OBJECTIVE - Tally how many lines in the material below contain the word "water". Reply with that number alone.

MATERIAL PROVIDED -
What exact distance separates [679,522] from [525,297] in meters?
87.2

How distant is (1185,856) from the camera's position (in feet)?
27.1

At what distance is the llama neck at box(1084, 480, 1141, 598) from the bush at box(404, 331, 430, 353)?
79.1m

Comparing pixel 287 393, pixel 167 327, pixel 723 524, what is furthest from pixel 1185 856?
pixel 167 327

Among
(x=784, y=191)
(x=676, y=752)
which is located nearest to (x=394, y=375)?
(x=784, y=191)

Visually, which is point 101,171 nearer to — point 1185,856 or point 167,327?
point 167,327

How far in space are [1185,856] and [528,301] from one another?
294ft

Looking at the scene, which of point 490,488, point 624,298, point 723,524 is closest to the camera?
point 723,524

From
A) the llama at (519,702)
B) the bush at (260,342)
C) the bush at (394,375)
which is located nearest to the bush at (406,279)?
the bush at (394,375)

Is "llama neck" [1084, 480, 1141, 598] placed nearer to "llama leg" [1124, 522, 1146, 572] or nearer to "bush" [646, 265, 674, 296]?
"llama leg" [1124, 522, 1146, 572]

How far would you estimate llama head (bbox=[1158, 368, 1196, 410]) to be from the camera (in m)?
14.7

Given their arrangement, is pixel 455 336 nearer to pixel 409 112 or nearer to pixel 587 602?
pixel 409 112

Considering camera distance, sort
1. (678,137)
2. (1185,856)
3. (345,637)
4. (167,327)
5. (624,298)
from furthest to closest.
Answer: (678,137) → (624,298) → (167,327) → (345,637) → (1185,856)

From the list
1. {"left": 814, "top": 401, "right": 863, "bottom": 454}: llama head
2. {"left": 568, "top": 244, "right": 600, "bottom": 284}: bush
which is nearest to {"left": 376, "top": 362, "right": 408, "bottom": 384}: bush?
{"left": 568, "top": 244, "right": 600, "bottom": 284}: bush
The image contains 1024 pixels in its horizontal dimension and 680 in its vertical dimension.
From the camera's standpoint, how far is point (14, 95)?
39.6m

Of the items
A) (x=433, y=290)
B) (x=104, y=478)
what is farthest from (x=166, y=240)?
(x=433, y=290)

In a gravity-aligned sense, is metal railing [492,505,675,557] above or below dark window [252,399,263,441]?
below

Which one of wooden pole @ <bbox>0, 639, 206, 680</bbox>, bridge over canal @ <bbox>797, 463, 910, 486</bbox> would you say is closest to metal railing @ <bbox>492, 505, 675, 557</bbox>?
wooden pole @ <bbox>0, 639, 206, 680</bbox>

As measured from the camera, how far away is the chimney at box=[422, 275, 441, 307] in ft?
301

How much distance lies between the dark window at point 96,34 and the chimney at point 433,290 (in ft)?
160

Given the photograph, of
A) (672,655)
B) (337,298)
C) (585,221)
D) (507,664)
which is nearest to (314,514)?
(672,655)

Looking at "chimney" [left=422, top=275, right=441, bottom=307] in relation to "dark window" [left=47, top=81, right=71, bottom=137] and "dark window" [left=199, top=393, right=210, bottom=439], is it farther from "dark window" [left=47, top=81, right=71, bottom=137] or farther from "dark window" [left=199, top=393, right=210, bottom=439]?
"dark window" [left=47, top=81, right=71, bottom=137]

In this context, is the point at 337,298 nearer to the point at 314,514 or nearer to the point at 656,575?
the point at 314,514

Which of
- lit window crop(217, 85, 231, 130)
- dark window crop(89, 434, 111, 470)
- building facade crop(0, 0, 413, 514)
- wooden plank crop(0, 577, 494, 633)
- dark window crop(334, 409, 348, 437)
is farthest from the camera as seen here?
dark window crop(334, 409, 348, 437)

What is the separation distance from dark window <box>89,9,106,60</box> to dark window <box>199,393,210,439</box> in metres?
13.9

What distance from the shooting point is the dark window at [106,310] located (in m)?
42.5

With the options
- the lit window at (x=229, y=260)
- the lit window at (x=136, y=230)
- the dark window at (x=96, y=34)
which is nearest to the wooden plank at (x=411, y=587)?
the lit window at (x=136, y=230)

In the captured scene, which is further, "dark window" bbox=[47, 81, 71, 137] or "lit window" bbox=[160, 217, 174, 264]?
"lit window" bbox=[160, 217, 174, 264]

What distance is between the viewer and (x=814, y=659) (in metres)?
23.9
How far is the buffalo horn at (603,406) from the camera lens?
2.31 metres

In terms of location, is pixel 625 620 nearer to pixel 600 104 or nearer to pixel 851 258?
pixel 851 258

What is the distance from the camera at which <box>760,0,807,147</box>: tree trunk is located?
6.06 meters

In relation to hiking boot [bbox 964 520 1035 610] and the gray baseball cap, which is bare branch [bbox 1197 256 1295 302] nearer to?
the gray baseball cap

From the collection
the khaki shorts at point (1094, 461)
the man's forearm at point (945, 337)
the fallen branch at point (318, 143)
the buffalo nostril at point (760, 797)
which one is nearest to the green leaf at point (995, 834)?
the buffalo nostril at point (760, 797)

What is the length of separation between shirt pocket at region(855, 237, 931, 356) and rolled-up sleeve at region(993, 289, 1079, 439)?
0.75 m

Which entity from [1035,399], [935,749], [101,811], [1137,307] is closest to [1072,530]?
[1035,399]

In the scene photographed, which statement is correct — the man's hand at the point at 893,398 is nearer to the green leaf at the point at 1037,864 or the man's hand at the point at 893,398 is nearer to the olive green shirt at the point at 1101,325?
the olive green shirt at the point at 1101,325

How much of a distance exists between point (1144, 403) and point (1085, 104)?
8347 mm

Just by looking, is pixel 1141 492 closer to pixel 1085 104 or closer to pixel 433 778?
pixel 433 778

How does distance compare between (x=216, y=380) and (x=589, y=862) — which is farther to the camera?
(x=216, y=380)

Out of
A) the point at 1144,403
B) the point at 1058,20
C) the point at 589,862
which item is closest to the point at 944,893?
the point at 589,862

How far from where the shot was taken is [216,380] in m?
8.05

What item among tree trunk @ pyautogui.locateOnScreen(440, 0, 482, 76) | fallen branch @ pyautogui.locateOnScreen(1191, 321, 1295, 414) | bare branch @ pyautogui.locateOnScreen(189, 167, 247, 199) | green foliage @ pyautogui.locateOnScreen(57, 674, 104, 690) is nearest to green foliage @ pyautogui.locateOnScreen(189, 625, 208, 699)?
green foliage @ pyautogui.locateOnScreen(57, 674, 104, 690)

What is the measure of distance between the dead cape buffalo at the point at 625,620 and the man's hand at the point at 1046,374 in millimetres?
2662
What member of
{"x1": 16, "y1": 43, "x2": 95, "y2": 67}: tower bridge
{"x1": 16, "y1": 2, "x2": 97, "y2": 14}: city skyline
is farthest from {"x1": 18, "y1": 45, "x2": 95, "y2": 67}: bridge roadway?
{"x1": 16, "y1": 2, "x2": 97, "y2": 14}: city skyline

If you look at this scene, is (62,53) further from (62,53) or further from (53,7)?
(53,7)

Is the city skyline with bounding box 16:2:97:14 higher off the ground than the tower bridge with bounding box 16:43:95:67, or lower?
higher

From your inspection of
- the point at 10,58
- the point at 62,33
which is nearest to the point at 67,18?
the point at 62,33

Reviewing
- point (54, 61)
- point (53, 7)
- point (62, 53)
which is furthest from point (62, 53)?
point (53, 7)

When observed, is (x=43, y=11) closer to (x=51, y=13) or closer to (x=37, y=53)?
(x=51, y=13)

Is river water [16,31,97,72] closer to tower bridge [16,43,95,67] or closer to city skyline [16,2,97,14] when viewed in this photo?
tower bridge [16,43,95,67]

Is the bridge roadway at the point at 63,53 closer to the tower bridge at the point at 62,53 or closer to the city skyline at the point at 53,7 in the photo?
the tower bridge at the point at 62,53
--
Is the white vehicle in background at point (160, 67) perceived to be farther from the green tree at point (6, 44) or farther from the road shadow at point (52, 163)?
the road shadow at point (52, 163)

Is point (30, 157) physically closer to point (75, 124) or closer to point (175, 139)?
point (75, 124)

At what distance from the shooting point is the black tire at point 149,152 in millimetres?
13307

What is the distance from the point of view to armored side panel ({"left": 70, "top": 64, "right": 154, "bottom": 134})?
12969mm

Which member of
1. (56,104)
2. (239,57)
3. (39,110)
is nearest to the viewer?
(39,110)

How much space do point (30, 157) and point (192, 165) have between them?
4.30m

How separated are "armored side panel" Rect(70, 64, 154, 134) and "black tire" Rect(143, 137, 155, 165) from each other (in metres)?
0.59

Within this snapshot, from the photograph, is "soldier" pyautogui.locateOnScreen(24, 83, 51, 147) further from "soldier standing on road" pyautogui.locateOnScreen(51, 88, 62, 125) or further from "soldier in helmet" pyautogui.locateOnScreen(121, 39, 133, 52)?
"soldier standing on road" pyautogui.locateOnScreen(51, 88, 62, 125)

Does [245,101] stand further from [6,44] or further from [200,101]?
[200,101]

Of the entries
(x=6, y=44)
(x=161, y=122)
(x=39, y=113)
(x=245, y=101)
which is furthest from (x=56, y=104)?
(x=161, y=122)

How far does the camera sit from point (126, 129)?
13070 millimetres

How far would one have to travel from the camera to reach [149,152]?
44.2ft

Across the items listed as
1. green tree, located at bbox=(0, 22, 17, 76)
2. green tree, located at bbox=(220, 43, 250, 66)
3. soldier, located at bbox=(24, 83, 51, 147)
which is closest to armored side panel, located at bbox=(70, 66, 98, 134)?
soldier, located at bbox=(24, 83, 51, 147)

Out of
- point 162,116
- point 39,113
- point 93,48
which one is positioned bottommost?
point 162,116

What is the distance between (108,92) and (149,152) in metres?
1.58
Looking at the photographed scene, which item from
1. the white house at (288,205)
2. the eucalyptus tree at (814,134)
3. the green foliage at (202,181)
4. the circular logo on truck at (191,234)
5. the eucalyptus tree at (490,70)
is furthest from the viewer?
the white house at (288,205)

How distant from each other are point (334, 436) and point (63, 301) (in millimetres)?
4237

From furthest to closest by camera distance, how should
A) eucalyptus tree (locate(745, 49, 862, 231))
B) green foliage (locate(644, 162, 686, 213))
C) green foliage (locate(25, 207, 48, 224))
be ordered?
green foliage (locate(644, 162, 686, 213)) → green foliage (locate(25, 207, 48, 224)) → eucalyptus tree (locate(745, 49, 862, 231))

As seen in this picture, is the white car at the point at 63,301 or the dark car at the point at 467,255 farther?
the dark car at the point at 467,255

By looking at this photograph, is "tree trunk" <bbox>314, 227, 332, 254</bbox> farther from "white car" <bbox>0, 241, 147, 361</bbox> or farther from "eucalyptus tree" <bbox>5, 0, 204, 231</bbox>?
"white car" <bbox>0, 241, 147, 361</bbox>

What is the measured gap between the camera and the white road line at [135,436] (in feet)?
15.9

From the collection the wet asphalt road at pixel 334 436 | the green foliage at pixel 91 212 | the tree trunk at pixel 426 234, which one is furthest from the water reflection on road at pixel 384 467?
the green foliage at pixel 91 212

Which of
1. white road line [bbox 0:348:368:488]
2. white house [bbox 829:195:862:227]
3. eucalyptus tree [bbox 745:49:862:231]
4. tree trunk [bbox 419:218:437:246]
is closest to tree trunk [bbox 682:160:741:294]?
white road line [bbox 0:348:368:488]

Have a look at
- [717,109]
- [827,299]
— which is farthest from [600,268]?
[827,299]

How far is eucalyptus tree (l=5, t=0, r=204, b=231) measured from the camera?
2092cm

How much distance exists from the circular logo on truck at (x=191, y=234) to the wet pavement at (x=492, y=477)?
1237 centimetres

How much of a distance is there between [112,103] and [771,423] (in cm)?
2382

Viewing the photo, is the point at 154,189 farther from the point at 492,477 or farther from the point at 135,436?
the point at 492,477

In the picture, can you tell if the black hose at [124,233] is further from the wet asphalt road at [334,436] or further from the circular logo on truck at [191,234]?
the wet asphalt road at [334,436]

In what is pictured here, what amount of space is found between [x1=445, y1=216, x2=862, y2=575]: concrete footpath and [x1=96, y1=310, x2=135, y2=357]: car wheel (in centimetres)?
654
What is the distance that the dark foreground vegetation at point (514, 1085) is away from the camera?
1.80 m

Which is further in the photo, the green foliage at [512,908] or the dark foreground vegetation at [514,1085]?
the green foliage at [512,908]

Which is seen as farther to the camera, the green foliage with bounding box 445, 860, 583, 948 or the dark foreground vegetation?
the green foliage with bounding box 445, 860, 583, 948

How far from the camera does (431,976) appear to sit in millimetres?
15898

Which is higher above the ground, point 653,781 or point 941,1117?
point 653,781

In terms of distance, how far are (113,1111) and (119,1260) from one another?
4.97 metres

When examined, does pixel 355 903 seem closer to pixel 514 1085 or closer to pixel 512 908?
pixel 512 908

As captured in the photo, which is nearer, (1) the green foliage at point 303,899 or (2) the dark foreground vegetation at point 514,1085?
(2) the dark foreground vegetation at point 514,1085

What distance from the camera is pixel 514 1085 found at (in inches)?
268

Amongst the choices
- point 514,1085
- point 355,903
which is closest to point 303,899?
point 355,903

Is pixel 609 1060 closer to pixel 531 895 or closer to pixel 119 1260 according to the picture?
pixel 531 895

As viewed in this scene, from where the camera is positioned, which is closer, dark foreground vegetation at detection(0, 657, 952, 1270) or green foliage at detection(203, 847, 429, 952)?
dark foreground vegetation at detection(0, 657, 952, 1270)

OUTPUT FOR THIS TASK - 2